In the RMII spec, the 50 MHz clock signals are either driven by the MAC or by an external oscillator (but not by the PHY). But the spec is rather loose and devices go outside it in several ways. Some PHYs go against the spec and may provide an output pin where they source the 50 MHz clock themselves, in an attempt to be helpful. On the other hand, the SJA1105 is only binary configurable - when in the RMII MAC role it will also attempt to drive the clock signal. To prevent this from happening it must be put in RMII PHY role. But doing so has some unintended consequences. In the RMII spec, the PHY can transmit extra out-of-band signals via RXD[1:0]. These are practically some extra code words (/J/ and /K/) sent prior to the preamble of each frame. The MAC does not have this out-of-band signaling mechanism defined by the RMII spec. So when the SJA1105 port is put in PHY role to avoid having 2 drivers on the clock signal, inevitably an RMII PHY-to-PHY connection is created. The SJA1105 emulates a PHY interface fully and generates the /J/ and /K/ symbols prior to frame preambles, which the real PHY is not expected to understand. So the PHY simply encodes the extra symbols received from the SJA1105-as-PHY onto the 100Base-Tx wire. On the other side of the wire, some link partners might discard these extra symbols, while others might choke on them and discard the entire Ethernet frames that follow along. This looks like packet loss with some link partners but not with others. The take-away is that in RMII mode, the SJA1105 must be let to drive the reference clock if connected to a PHY.

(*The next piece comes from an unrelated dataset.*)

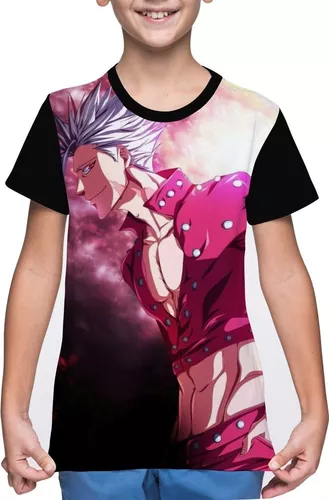 Camiseta Os Sete Pecados Capitais Camisa anime geek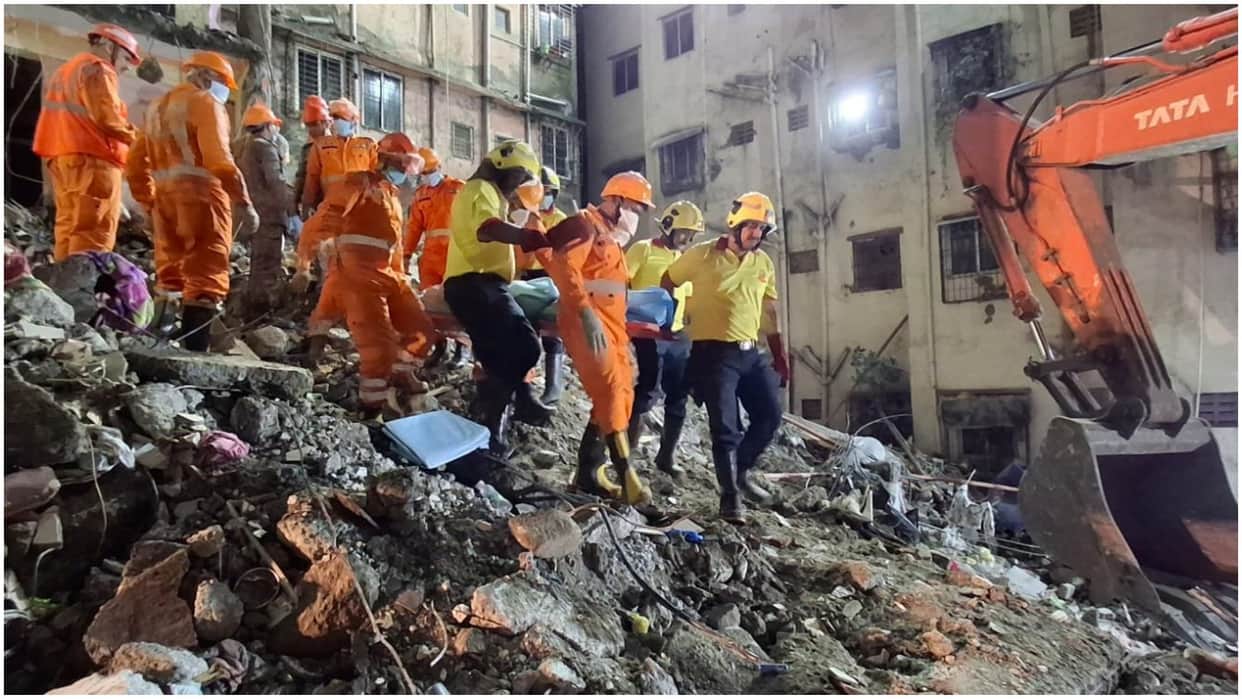 Maharashtra: 15 people died rear portion of four-storey Ramabai Apartments building located Vasai NDRF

MDIO bus and PHY management

The SJA1105 does not have an MDIO bus and does not perform in-band AN either. Therefore there is no link state notification coming from the switch device. A board would need to hook up the PHYs connected to the switch to any other MDIO bus available to Linux within the system (e.g. to the DSA master's MDIO bus). Link state management then works by the driver manually keeping in sync (over SPI commands) the MAC link speed with the settings negotiated by the PHY.